The third method, on which the scientists are currently working, is the latest method of single cell analysis. The technology uses the finding that both the genetic makeup and the presence of certain proteins in individual cells, for example from a blood sample, could provide early information about certain diseases; however, these findings are often lost when analyzing the entire sample. The trick in single cell analysis is, on the basis of various characteristics, to identify within a blood sample the few cells that are altered. In addition, by using multiple characteristics in different tissue samples, these methods make it possible to precisely identify individual cells. In this way, pathologically altered cells can be detected much earlier than previously possible.

“We now have methods at our disposal for cultivating and testing human cells and tissues which correspond to the conditions in the human body.”

The simple example of a sunburn shows what this can be good for: what happens in the body, which inflammatory processes take place, which cells, which reaction mechanisms are involved? As every sunburn causes irreversible damage, this can neither be tested on humans nor on animals. As the skin structure in humans and animals differs too much, there are also scientific reasons against doing this, in addition to ethical reasons. Modern-day procedures make it possible to cultivate, test, and analyze the skin organ, including its physiological environment.

The two professors, Roland Lauster and Andreas Thiel, developed the idea of joint research at the interface between engineering sciences at Technische Universität Berlin and medicine at Charité precisely with such visions in mind. Some of the new technologies, such as chip technology or 3D bioprinting, have been substantially developed or further developed at Technische Universität Berlin. These technologies are already being used to some extent in research projects, and the latest methods of single cell analysis are also being used for further investigations. In the Si-M joint science center, both institutions will not only collaborate but work side by side under one roof, thus opening up completely new possibilities in research on human models.

Cross-sectional model representation of the organ-on-a-chip technology.

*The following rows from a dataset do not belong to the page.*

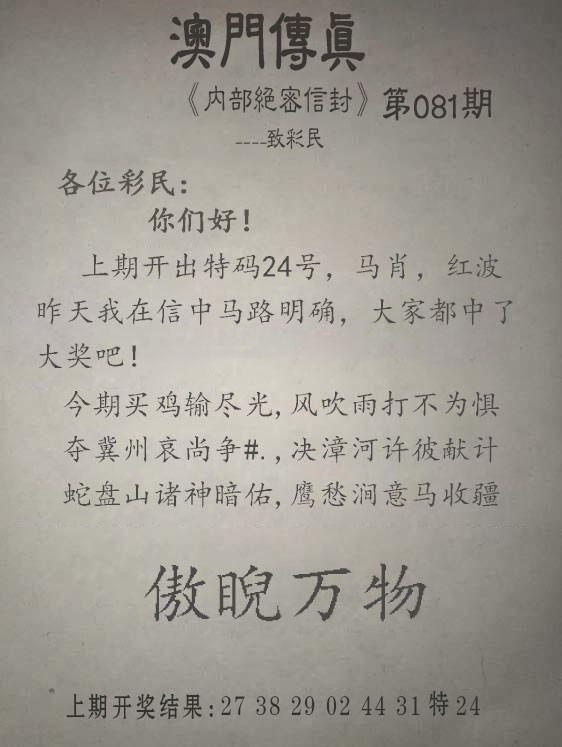 2025081期另版澳门传真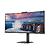 AOC CU34V5CW/BK, 34" Curved 1500R, VA, WLED, 3440x1440@100Hz, 4ms GtG, 1ms MPRT, 300cd m/2, 3000:1, 20M:1 DCR, Adaptive Sync, FreeSync, Low Blue Light, 5Wx2, 2MP Webcam, Tilt, Height Adjust, Swiv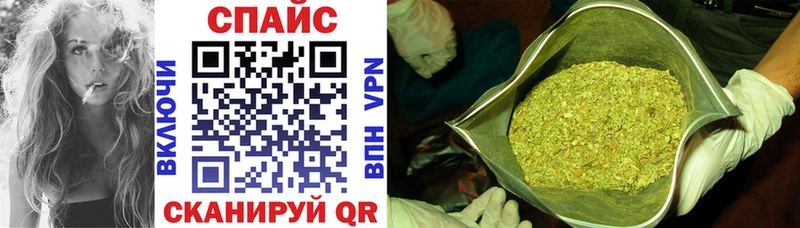 Бутират 99%  Омск 
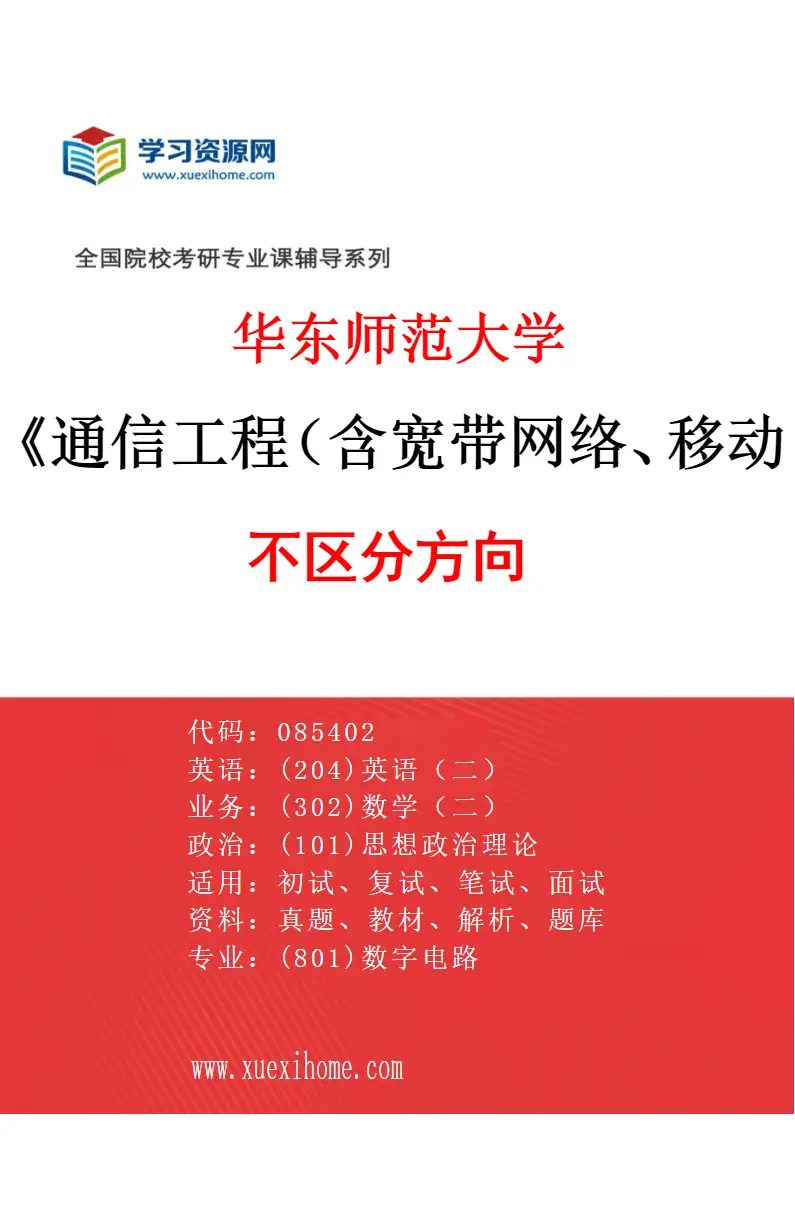 2027年华东师范大学通信工程（含宽带网络、移动通信等）专业（01）不区分方向研究方向考研资料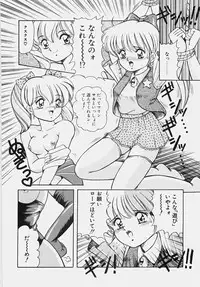 [Rusher Veraku] Happening Keizokuchuu!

Cross-sectional model representation of the organ-on-a-chip technology.
Image Credit: TissUse GmbH

There is no shortage of potential joint projects between the two institutions. The application for the Si-M lists almost 50 planned cooperation projects. “Now it is important to start research as soon as possible so that the new research approaches can also lead to new diagnostic and therapeutic procedures. The results can be translated into real medical applications much faster than before,” says Andreas Thiel.

“The efficiency of new therapies can presumably be drastically increased, the side effects for patients minimized, and also the costs reduced.”

Any therapy which uses checkpoint blockade inhibitors is a good example of possible projects. These are used in immunotherapy for certain types of cancer. The patient is given a special antibody (a protein), the effect of which enables the body’s immune system to literally dissolve metastases and tumors. In some cancers, such therapies have achieved long-term cure rates of 30 to 40 percent. Problematic is that these antibodies interfere with the entire immune system, sometimes with considerable side effects, and they are extremely costly.

“Combining the technology of biotechnology at Technische Universität Berlin with the medical expertise at Charité, individual cancer cells could be taken from a biopsy to cultivate tumors on the chip under physiological conditions. Such tumors could be used to test which of the various new therapies works best to determine the most effective treatment for patients,” explains Andreas Thiel. “This could probably drastically increase the efficiency of the new therapies, minimize the side effects for patients, and also reduce the costs.”